Everyone thinks they are better than the other guy, give it a couple of years and the facts will prove that it's either a benefit or bust.


----------



## steelyspeed (Apr 10, 2016)

Chessieman said:


> *Great idea!!!* Crocodile shooting in some inland lakes, how about Hog hunting in Michigan?


Exactly!! As long as they only release males… no problem 


Sent from my iPhone using Michigan Sportsman


----------



## Guy63 (Jan 7, 2018)

Gsphunteronpoint1 said:


> I don’t think I’ve ever spent 3-400 at a pheasant farm...so I must not be cool. What’s really grinding the gears of guys who have put in the effort to chase wild birds and be successful is that the money could have been allocated to improve and or purchase new lands where pheasants are already established. And also why should I have a to buy a $25 pheasant stamp to participate in a hunt I won’t even do just to satisfy someone else...


Didn't they only sell 9000 licenses? That's $225k. What's that, 30 acres without equipment or manpower to maintain?


----------



## Hackman (Aug 13, 2008)

Guy63 said:


> Didn't they only sell 9000 licenses? That's $225k. What's that, 30 acres without equipment or manpower to maintain?


Each game area has a state employee that maintain it. The state employee maintains several areas and they all have there equipment which they've had long before the release program was started.

§ Direction A: From the pheasant hunting thread, write out the passage starting at "Sent from my" and ending at "satisfy someone else...".
§ Direction B:
Answer these questions using the pheasant hunting thread:
(i) What price does the quoted post by Gsphunteronpoint1 give for a pheasant stamp?
(ii) How many licenses does Guy63 ask whether they sold?
(iii) According to Hackman, who maintains each game area?
The entries that follow the pheasant hunting thread come from a separate source.

§ Entries:
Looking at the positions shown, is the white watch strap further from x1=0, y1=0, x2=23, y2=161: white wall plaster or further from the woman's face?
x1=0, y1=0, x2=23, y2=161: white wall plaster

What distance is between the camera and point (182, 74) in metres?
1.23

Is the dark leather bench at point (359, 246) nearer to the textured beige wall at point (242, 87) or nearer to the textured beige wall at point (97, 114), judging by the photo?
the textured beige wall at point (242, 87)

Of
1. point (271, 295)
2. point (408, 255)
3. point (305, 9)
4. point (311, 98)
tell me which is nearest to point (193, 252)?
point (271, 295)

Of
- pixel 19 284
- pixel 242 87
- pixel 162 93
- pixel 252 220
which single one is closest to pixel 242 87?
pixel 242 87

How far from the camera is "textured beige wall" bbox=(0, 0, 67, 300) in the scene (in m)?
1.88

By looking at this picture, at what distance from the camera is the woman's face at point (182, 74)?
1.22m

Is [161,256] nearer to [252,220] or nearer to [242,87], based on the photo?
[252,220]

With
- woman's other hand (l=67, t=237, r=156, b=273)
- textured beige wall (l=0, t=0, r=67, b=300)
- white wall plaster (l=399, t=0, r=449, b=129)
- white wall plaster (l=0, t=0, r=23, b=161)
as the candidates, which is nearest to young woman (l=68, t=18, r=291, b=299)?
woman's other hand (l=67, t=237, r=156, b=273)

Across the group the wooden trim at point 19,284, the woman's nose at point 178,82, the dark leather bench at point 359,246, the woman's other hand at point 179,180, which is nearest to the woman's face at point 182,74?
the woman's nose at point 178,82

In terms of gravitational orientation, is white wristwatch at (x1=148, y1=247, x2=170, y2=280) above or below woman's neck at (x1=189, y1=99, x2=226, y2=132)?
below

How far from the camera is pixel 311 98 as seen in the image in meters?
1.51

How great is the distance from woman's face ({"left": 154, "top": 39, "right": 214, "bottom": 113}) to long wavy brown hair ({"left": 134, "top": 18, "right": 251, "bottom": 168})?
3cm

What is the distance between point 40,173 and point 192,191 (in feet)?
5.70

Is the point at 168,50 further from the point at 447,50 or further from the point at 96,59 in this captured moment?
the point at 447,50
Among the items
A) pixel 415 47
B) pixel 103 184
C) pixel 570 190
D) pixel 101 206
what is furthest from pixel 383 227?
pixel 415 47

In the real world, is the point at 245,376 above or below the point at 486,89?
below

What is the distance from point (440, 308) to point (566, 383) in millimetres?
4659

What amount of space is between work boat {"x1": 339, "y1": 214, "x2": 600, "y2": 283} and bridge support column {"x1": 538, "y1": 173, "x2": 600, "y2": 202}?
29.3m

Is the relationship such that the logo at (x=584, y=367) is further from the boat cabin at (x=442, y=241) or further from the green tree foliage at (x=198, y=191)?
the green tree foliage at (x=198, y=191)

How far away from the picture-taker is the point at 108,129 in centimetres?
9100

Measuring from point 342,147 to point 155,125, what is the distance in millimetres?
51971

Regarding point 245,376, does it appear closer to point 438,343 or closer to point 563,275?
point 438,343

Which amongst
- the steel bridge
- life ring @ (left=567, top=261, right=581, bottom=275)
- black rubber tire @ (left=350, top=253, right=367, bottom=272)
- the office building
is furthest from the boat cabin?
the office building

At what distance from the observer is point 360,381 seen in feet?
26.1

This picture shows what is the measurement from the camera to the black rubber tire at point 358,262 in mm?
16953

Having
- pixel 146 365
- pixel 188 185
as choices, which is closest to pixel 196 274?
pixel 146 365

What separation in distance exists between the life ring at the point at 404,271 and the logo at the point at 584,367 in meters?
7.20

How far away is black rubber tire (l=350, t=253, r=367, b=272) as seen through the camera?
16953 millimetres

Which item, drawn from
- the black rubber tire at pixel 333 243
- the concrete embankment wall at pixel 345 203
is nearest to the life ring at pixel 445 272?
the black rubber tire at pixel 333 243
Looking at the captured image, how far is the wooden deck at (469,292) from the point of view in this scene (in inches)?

§ Full solution A:
Sent from my iPhone using Michigan Sportsman


----------



## Guy63 (Jan 7, 2018)

Gsphunteronpoint1 said:


> I don’t think I’ve ever spent 3-400 at a pheasant farm...so I must not be cool. What’s really grinding the gears of guys who have put in the effort to chase wild birds and be successful is that the money could have been allocated to improve and or purchase new lands where pheasants are already established. And also why should I have a to buy a $25 pheasant stamp to participate in a hunt I won’t even do just to satisfy someone else...

§ Full solution B:
(i) $25
(ii) 9000
(iii) A state employee